No doubt most farmers are good stewards of the land and want to conserve it for themselves and future generations. To most farmers that means conserving their soil base and to others it means improving it which means practicing no-till.
We farm 160 acres that have been in continuous no-till for 12 years and the soils have remained virtually unchanged and under-performing over that period of time. We have another 80 acres of similar soil type and landscape that also has been in continuous no-till. However, we have improved it to the point that its performance far exceeds expectations and it went from the worst to the best field in terms of crop yield and soil fitness. Question is can I extend that same fitness to the worst field if we incorporate the right techniques? So what is ‘my’ recipe for success?

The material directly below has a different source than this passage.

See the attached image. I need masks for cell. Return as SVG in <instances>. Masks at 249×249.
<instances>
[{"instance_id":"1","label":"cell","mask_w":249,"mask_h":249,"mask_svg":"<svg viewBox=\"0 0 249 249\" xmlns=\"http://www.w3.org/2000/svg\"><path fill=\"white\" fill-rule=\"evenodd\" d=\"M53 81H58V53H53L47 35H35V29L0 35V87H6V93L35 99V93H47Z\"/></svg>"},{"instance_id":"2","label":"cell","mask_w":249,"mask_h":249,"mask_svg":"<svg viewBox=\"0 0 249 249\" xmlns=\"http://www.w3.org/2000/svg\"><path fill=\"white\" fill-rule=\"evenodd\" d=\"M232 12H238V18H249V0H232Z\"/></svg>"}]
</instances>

First, no-till is the underlying foundation technology to keep as much residue on the surface as possible and protect the soil from erosion, to slow the decomposition of that residue so it produces more stable humic compounds instead of releasing much of the carbon as carbon dioxide back to the atmosphere.
Second, I have come to appreciate that vertical tillage can be a benefit because it processes cornstalks or wheat stubble by slicing, dicing and shearing the material while throwing on a little soil to help stimulate decompositions. It levels the seedbed, evenly distributes residue and remediates surface compaction and crusting.
Third, is planting of cover crops. Cover crops protect the soil, suppress winter annual weeds, add organic matter, scavenge nitrate and ammonium, etc. However, what I consider the true benefit of cover crops is its root growth and natural root leakage of sugars and nutrients that stimulates soil biology.
Fourth, is the addition of compost or animal manures. Organic materials provide nutrients and organic matter but most importantly it provides microbial active carbon and organic nitrogen that soil microbes crave.
Fifth, is the addition of gypsum, either mined ag gyp or pelleted or synthetic by-product. Gypsum provides both calcium and sulfur to plants and soil fauna and flora. And the calcium helps builds soil structure by flocculating soil particles into more natural aggregates which improves structure and tilth and provides numerous other benefits.
All five of these technologies improve the soil but it takes time, maybe as much as five years to see meaningful changes.
What is your recipe for building the perfect soil on your farm?